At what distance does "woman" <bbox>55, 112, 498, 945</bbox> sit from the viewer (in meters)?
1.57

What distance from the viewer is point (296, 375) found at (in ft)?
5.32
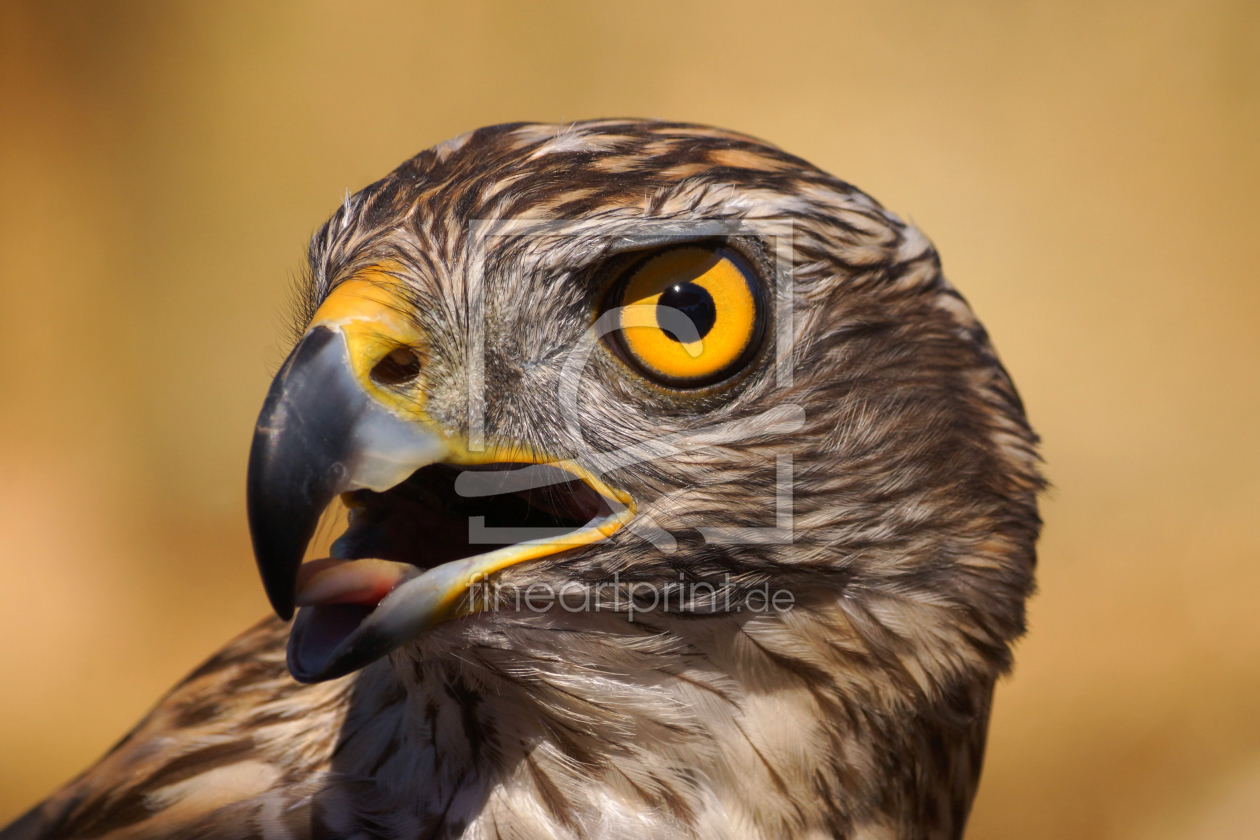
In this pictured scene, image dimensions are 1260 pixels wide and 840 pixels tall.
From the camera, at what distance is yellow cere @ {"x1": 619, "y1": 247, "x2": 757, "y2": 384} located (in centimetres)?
143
· · ·
Exercise description. Convert all of the items above into a two-column CSV with the header row input,output. Each item gets one row, with its text under input and its answer under output. Wrap every field in double quotes, replace line breaks with spaces, and omit the pictures.

Worked solution.
input,output
"At what distance does ""woman"" <bbox>55, 112, 498, 945</bbox> sit from the viewer (in meters)?","1.57"
"What distance from the viewer is point (296, 375) found at (in ft)?","5.32"
"In this pictured scene, image dimensions are 1260 pixels wide and 840 pixels tall. From the camera, at what distance is yellow cere @ {""x1"": 619, ""y1"": 247, ""x2"": 757, ""y2"": 384} located (in centimetres)?","143"